> Required action
Once the pictures are removed, output the remaining entries exactly as given.

> Material for the task
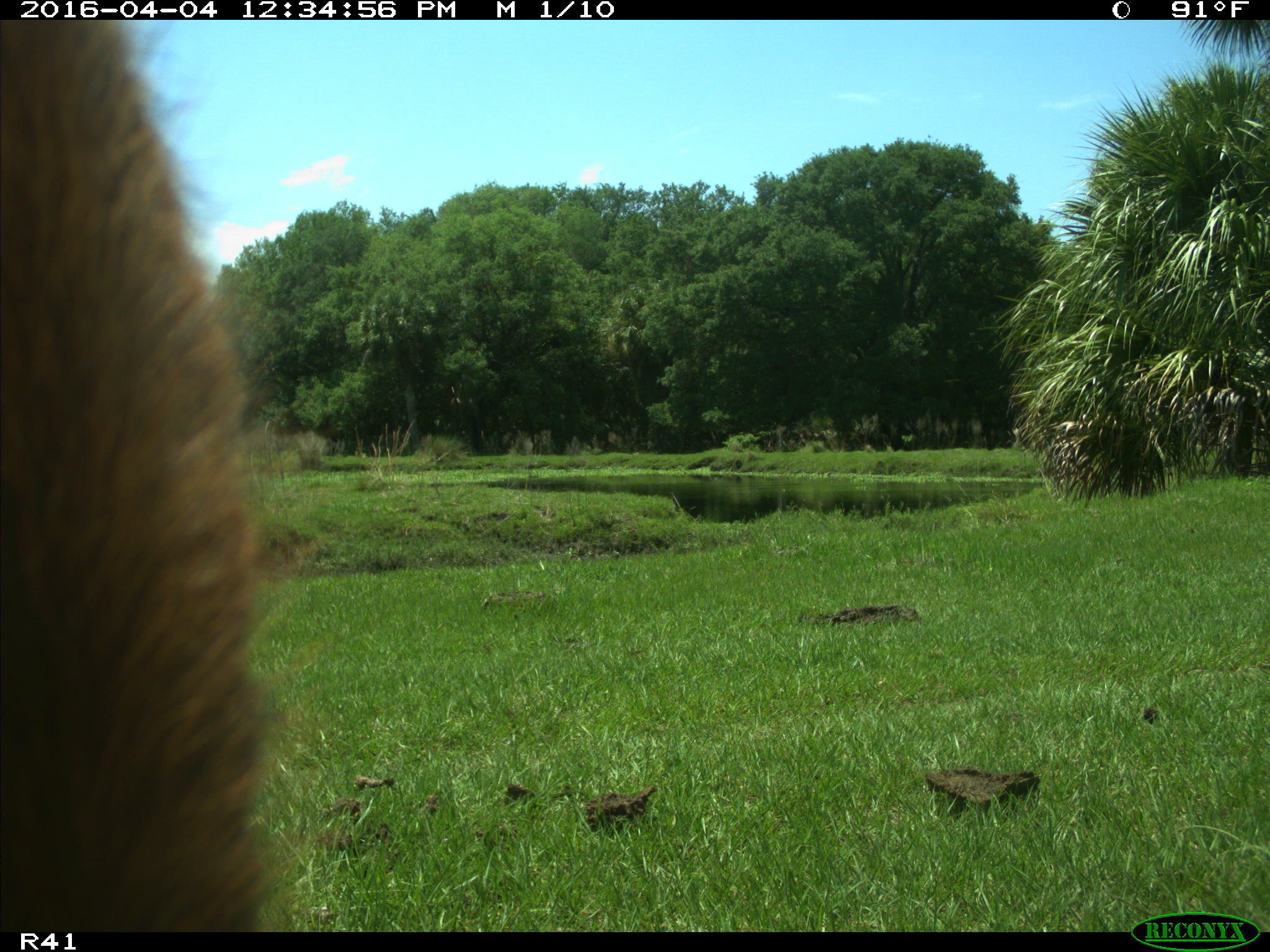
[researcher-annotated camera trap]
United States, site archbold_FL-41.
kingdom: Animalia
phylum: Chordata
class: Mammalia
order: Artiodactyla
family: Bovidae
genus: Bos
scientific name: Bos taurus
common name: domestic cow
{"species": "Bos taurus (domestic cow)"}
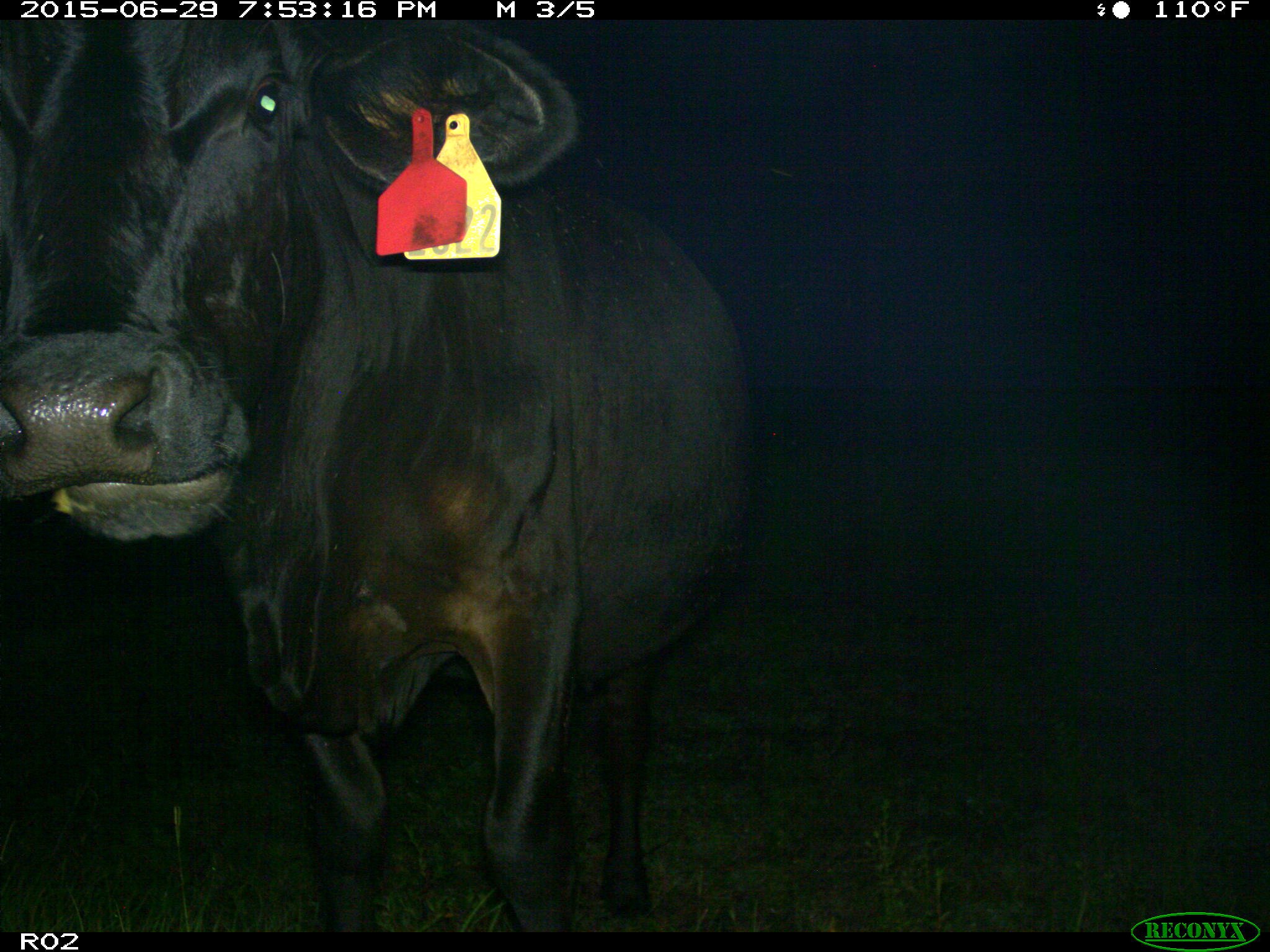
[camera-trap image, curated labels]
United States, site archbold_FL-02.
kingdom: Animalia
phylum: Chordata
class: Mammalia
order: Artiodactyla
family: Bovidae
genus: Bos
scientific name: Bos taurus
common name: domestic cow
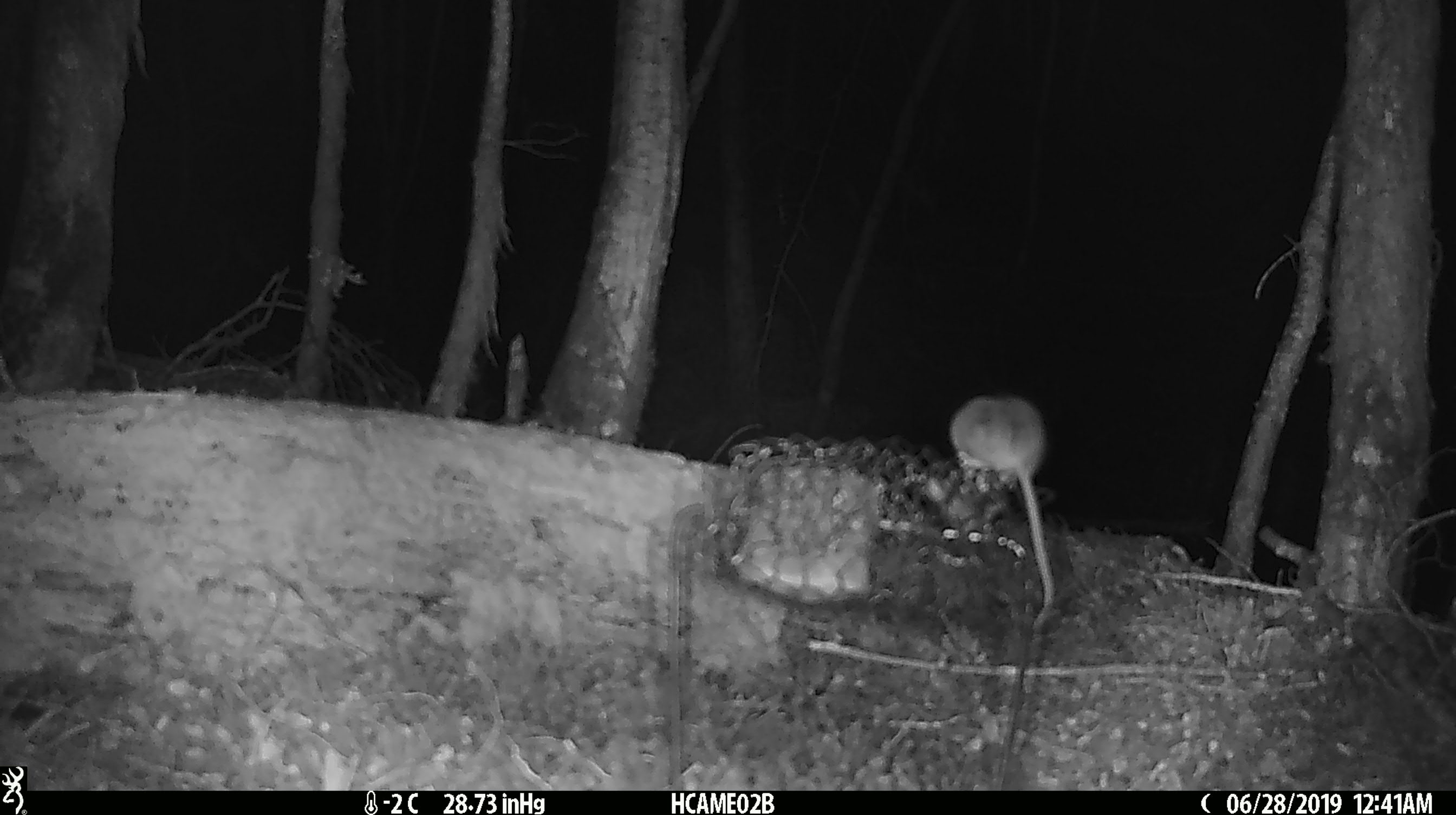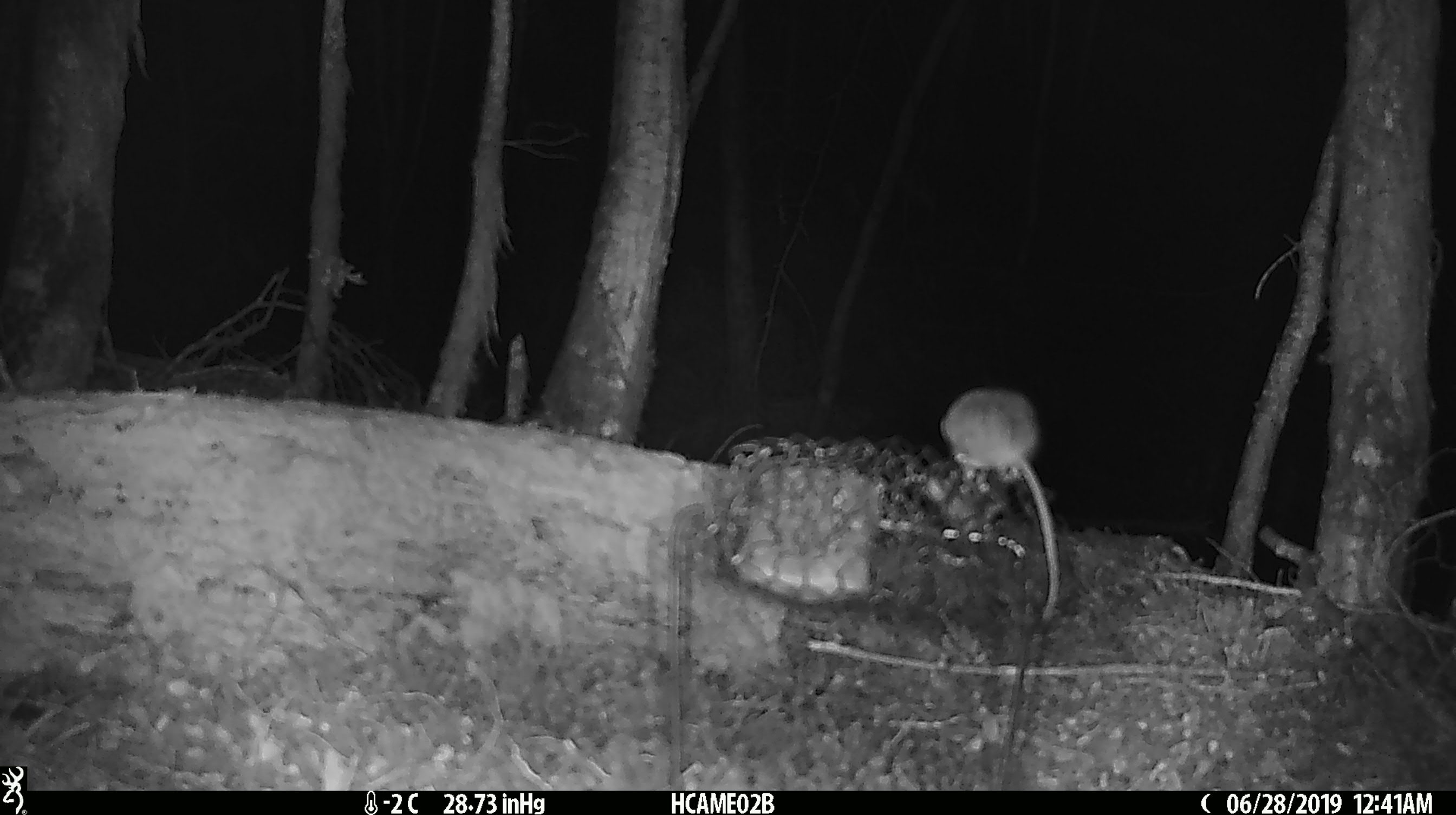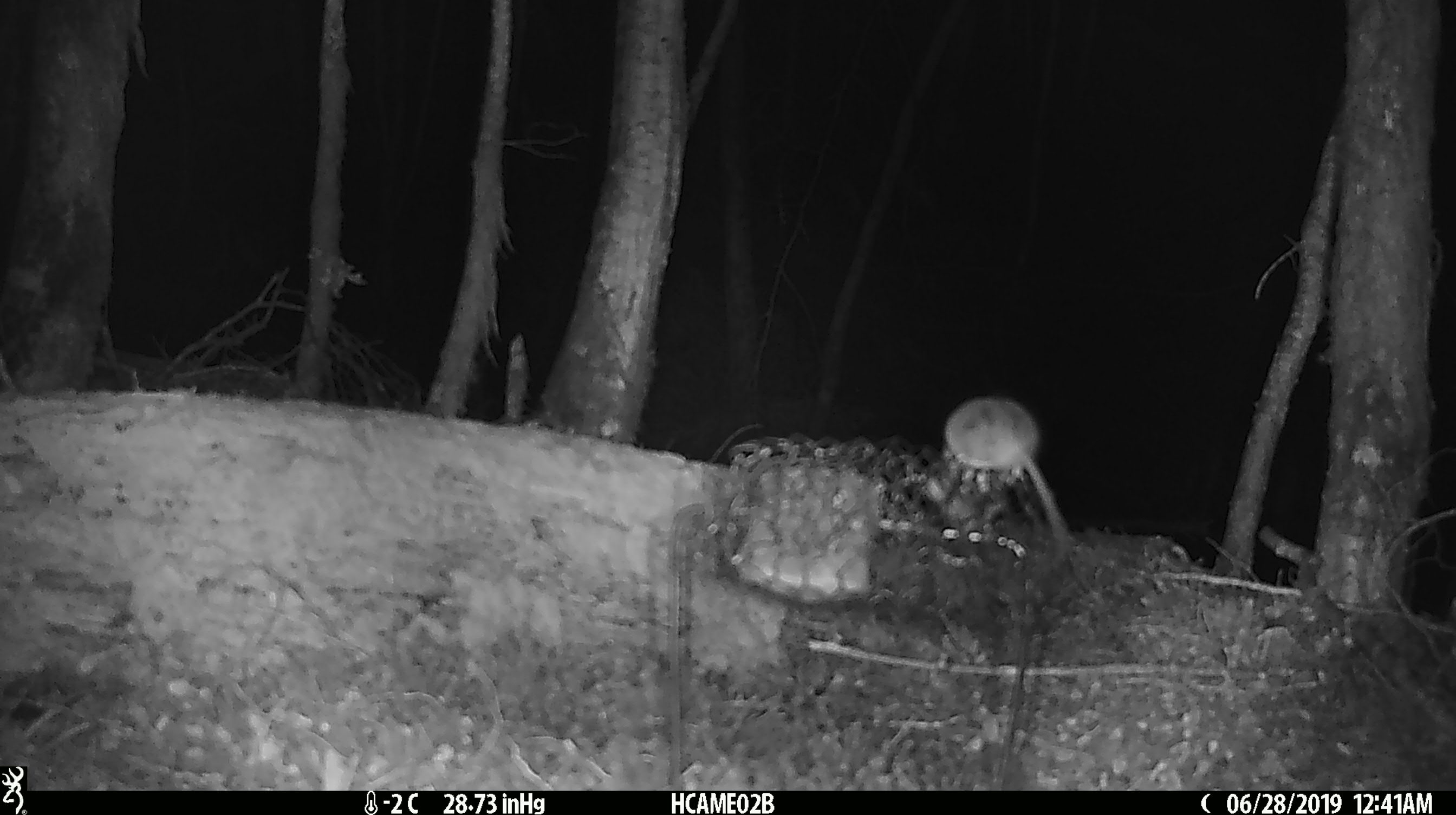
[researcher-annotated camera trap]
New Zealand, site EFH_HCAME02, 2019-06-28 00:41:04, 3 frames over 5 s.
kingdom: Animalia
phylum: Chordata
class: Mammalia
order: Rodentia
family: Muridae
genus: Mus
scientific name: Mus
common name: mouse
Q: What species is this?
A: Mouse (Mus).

> Written reply
[researcher-annotated camera trap]
United States, site archbold_FL-41.
kingdom: Animalia
phylum: Chordata
class: Mammalia
order: Artiodactyla
family: Bovidae
genus: Bos
scientific name: Bos taurus
common name: domestic cow
{"species": "Bos taurus (domestic cow)"}
[camera-trap image, curated labels]
United States, site archbold_FL-02.
kingdom: Animalia
phylum: Chordata
class: Mammalia
order: Artiodactyla
family: Bovidae
genus: Bos
scientific name: Bos taurus
common name: domestic cow
[researcher-annotated camera trap]
New Zealand, site EFH_HCAME02, 2019-06-28 00:41:04, 3 frames over 5 s.
kingdom: Animalia
phylum: Chordata
class: Mammalia
order: Rodentia
family: Muridae
genus: Mus
scientific name: Mus
common name: mouse
Q: What species is this?
A: Mouse (Mus).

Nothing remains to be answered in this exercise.